● **DATA UNDER STUDY**:
————

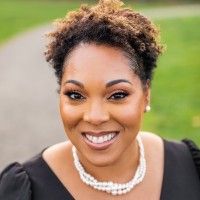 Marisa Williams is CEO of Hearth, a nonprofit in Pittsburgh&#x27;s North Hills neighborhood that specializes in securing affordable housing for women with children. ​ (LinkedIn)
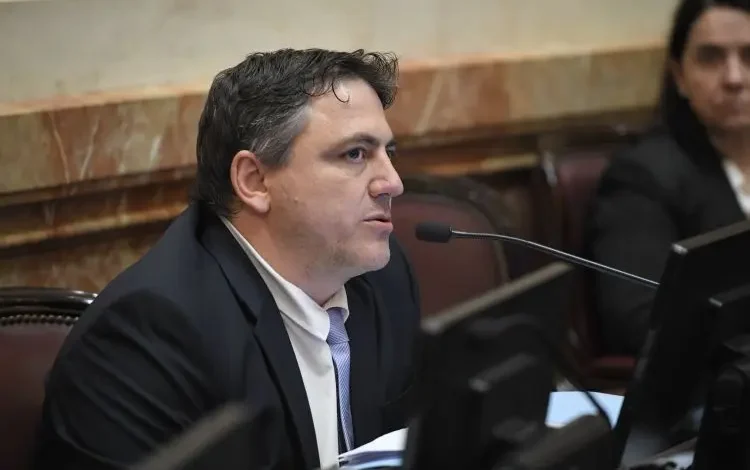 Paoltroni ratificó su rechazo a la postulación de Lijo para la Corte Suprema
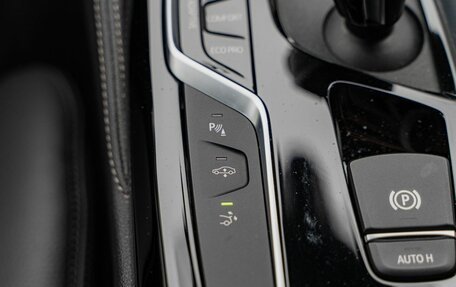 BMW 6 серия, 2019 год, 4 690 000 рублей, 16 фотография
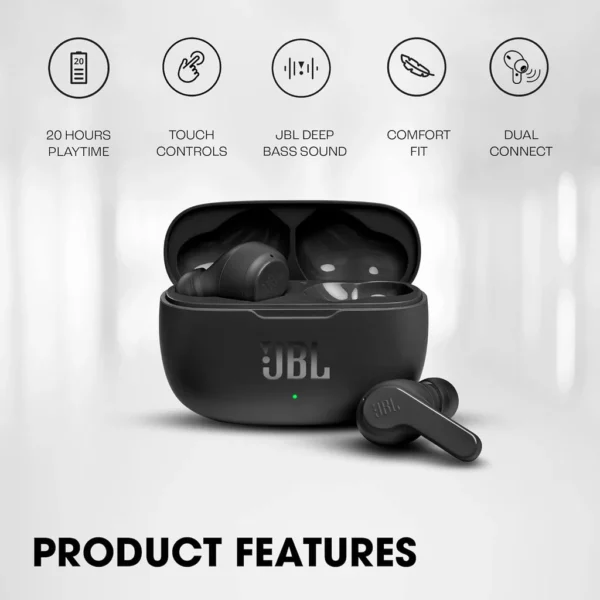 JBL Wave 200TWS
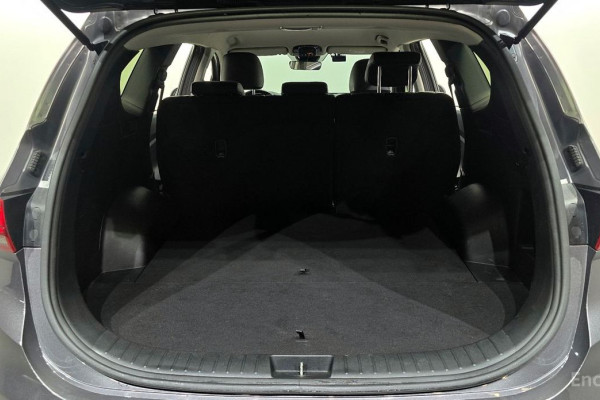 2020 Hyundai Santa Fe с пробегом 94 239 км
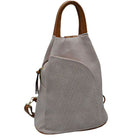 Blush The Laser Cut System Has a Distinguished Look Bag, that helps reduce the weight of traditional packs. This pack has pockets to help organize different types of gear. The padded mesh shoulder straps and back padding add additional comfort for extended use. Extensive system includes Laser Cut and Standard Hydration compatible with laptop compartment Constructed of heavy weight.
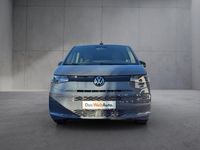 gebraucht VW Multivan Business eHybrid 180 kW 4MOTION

————

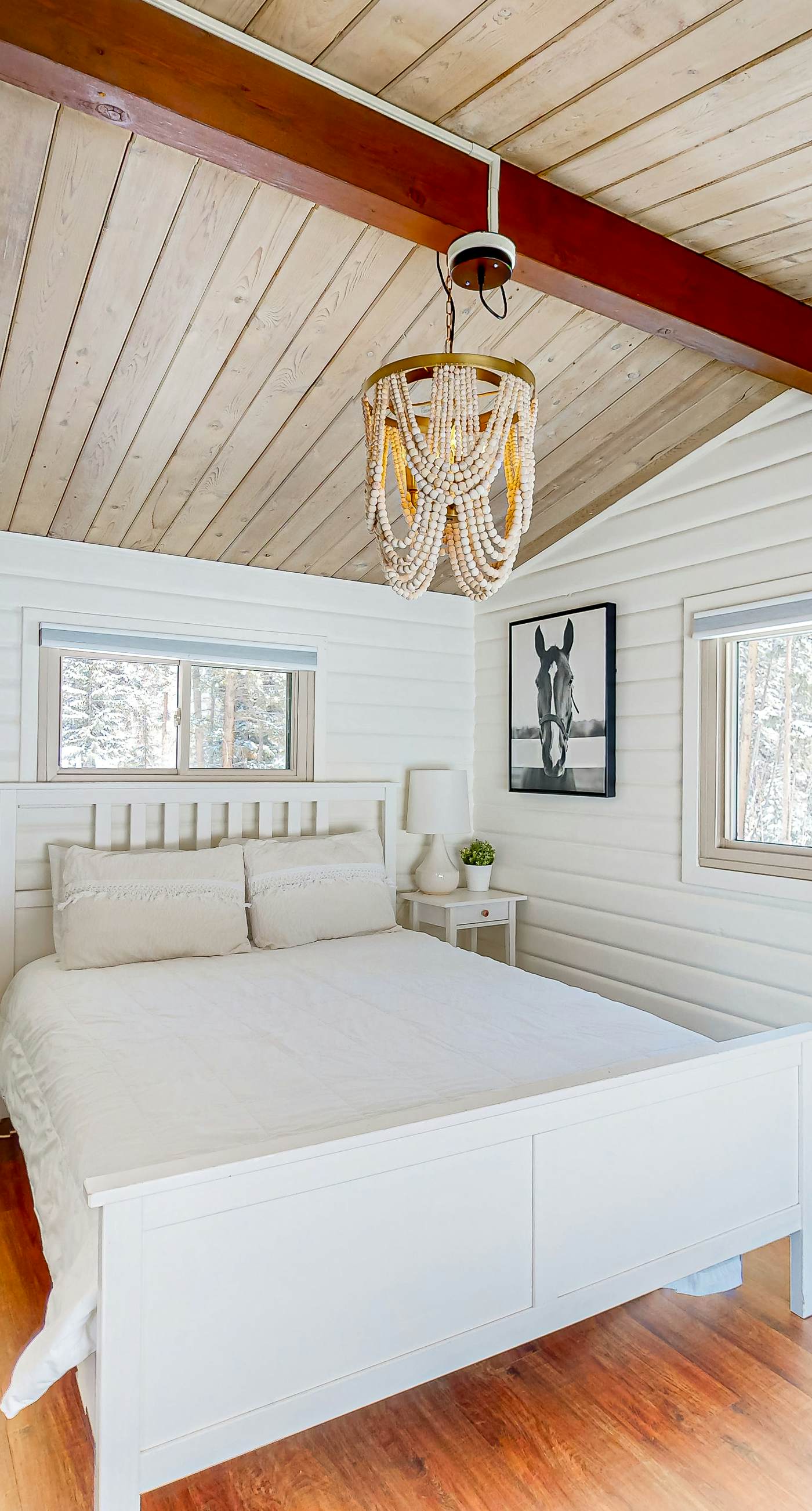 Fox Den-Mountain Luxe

————

● **HOW TO COMPLETE THIS TASK**: Please render the listing as a numbered list, starting with the line that contains "Marisa Williams is" and going on through the line that contains "JBL Wave 200TWS", with blank lines left out. Leave the pictures out of your answer.

● **OUTPUT OF THE TASK**:
1.  Marisa Williams is CEO of Hearth, a nonprofit in Pittsburgh&#x27;s North Hills neighborhood that specializes in securing affordable housing for women with children. ​ (LinkedIn)
2.  Paoltroni ratificó su rechazo a la postulación de Lijo para la Corte Suprema
3.  BMW 6 серия, 2019 год, 4 690 000 рублей, 16 фотография
4.  JBL Wave 200TWS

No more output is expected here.